Required work:
Copy the lines word for word, from the start of the records through the line containing "A: the terracotta tile roof at pixel 506 291", and leave the pictures out of your answer.
═══ Dataset records ═══
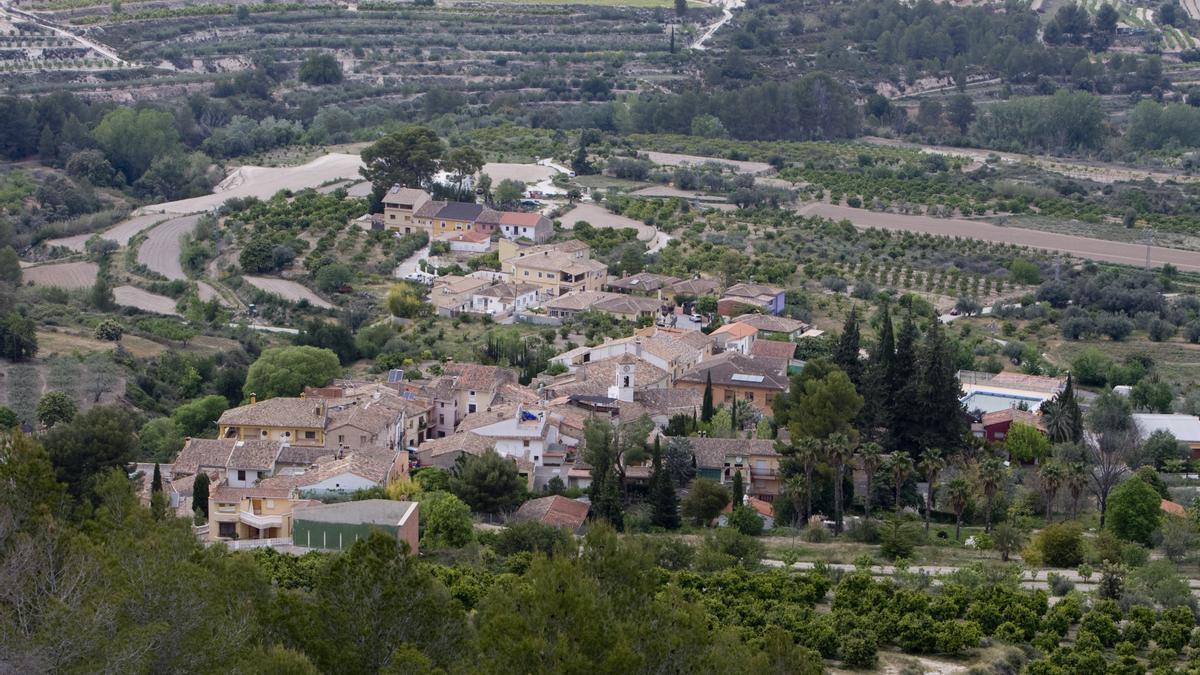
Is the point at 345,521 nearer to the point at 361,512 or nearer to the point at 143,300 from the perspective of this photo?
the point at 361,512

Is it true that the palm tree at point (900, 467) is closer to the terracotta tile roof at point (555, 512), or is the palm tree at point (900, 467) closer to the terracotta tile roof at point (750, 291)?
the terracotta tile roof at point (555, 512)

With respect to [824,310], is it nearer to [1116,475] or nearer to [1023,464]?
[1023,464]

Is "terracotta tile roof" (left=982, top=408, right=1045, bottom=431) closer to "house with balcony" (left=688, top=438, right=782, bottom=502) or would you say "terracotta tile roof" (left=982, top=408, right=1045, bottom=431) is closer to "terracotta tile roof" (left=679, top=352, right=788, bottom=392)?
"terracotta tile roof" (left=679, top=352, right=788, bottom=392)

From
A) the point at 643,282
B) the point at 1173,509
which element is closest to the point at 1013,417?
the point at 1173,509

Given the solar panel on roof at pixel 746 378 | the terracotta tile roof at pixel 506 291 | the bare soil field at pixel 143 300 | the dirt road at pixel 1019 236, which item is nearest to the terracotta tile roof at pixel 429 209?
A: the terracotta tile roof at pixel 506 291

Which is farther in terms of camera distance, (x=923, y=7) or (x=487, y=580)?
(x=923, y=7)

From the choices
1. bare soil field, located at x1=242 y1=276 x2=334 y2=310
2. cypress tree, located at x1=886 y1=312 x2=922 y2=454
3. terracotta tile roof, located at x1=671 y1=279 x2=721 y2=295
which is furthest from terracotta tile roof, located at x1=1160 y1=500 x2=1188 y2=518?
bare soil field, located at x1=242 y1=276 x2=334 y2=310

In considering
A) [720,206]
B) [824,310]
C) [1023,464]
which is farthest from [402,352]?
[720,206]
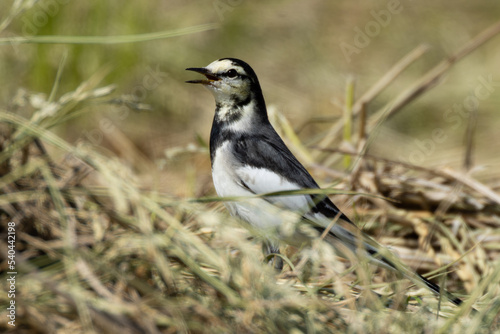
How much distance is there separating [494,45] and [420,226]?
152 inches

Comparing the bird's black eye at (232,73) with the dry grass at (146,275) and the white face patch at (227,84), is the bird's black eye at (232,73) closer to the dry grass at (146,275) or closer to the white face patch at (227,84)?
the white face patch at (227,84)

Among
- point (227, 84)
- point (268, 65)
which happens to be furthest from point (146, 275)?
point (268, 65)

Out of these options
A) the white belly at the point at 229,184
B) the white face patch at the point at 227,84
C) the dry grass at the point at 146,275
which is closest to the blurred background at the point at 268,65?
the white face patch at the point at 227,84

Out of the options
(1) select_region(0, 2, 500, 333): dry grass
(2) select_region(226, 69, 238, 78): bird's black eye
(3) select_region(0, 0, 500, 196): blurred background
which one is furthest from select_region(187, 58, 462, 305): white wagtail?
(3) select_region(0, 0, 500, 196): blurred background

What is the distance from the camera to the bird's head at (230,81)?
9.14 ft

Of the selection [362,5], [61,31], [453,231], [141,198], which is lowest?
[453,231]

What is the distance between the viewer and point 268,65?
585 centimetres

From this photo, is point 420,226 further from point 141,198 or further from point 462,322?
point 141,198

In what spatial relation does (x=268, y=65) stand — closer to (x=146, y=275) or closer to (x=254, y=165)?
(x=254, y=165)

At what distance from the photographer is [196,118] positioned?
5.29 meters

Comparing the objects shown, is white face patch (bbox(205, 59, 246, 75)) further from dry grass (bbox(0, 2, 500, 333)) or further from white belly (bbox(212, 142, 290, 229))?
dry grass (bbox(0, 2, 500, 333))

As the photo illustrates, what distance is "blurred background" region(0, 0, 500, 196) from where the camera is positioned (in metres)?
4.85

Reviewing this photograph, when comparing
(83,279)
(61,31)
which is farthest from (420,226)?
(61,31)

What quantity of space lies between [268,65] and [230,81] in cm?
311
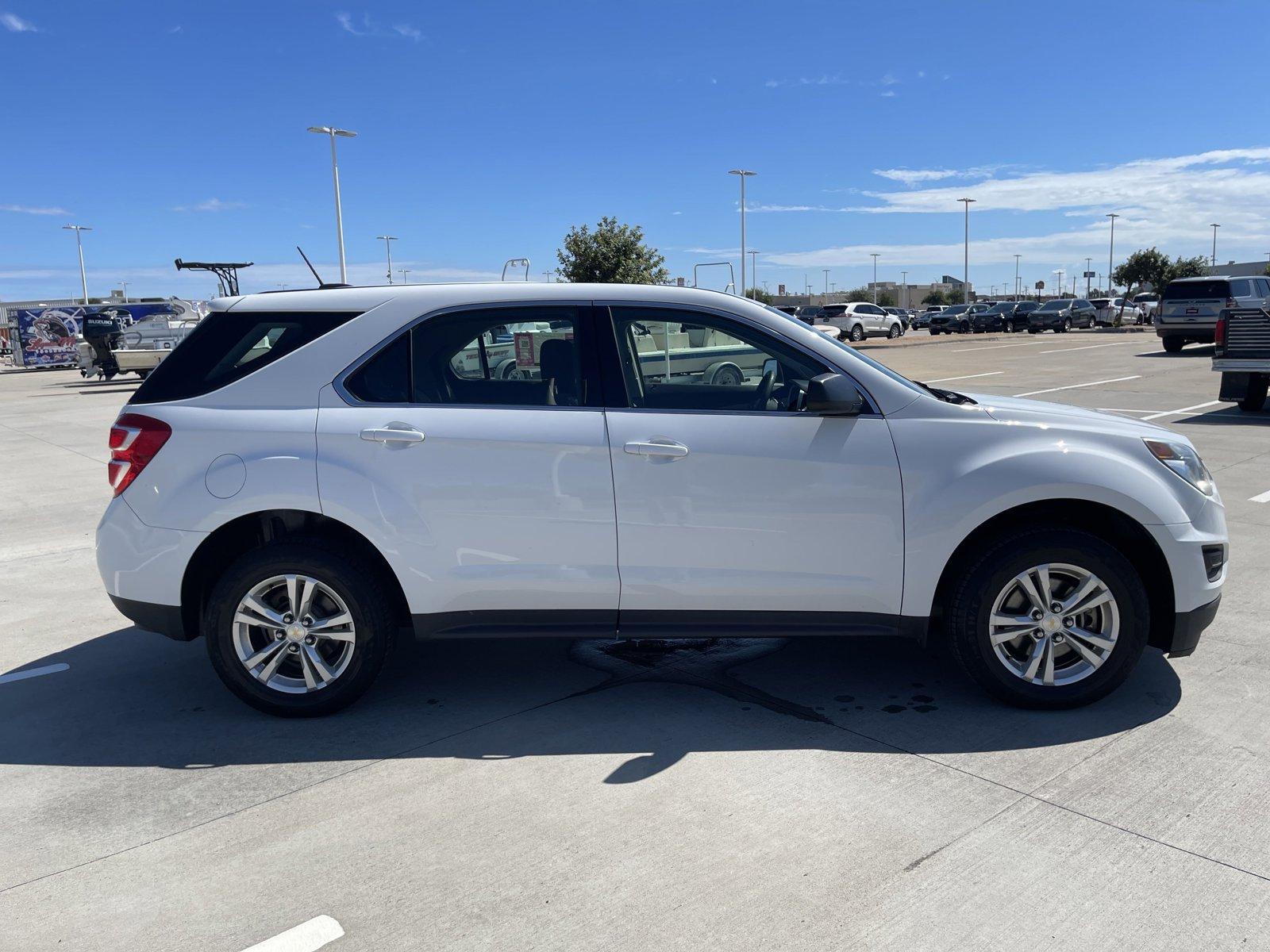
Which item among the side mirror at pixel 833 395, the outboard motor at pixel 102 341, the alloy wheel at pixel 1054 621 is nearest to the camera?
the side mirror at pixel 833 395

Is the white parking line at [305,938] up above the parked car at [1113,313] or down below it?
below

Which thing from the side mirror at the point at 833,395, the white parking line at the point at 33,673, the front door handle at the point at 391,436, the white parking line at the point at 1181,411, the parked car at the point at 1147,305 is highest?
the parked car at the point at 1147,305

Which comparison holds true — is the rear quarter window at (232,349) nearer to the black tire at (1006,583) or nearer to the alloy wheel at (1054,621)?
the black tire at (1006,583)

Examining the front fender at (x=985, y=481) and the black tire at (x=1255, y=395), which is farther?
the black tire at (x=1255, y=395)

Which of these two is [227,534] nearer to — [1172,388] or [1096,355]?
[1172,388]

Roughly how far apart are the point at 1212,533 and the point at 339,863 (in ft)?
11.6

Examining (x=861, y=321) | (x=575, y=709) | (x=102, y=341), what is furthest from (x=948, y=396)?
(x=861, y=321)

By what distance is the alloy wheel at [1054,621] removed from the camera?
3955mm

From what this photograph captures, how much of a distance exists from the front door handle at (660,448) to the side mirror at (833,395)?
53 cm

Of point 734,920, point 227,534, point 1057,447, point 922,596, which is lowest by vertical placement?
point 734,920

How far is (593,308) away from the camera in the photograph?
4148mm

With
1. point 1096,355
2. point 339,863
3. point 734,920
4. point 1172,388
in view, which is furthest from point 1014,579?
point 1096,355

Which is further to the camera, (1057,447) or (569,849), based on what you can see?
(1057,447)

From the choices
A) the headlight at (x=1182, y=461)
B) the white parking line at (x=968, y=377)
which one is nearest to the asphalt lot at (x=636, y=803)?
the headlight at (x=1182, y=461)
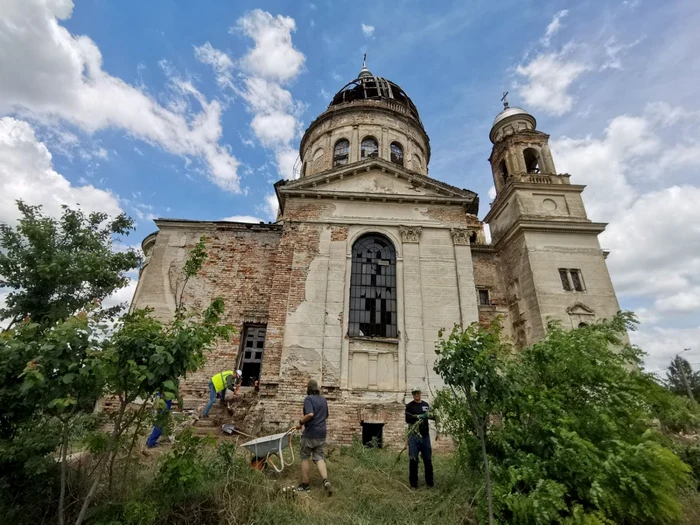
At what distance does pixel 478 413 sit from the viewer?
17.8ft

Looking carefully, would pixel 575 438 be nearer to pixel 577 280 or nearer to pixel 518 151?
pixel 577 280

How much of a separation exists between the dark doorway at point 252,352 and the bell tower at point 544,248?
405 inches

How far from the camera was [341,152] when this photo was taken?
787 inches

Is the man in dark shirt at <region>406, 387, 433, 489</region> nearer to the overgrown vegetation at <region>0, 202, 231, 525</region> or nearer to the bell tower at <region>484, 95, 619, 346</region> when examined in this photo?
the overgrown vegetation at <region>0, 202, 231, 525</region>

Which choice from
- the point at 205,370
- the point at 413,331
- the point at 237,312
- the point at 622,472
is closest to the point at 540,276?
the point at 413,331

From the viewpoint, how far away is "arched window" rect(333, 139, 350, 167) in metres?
═══
Exercise response:
Is the point at 345,521 nearer to the point at 361,512 or nearer to the point at 143,300 from the perspective of this photo?
the point at 361,512

Is it true that the palm tree at point (900, 467) is closer to the terracotta tile roof at point (555, 512), or is the palm tree at point (900, 467) closer to the terracotta tile roof at point (750, 291)?
the terracotta tile roof at point (555, 512)

With respect to [824,310], is it nearer to [1116,475] or nearer to [1023,464]?
[1023,464]

Is "terracotta tile roof" (left=982, top=408, right=1045, bottom=431) closer to "house with balcony" (left=688, top=438, right=782, bottom=502) or would you say "terracotta tile roof" (left=982, top=408, right=1045, bottom=431) is closer to "terracotta tile roof" (left=679, top=352, right=788, bottom=392)?
"terracotta tile roof" (left=679, top=352, right=788, bottom=392)

From
A) the point at 643,282
B) the point at 1173,509
which element is closest to the point at 1013,417?
the point at 1173,509

Given the solar panel on roof at pixel 746 378 | the terracotta tile roof at pixel 506 291 | the bare soil field at pixel 143 300 | the dirt road at pixel 1019 236, which item is nearest to the terracotta tile roof at pixel 429 209?
A: the terracotta tile roof at pixel 506 291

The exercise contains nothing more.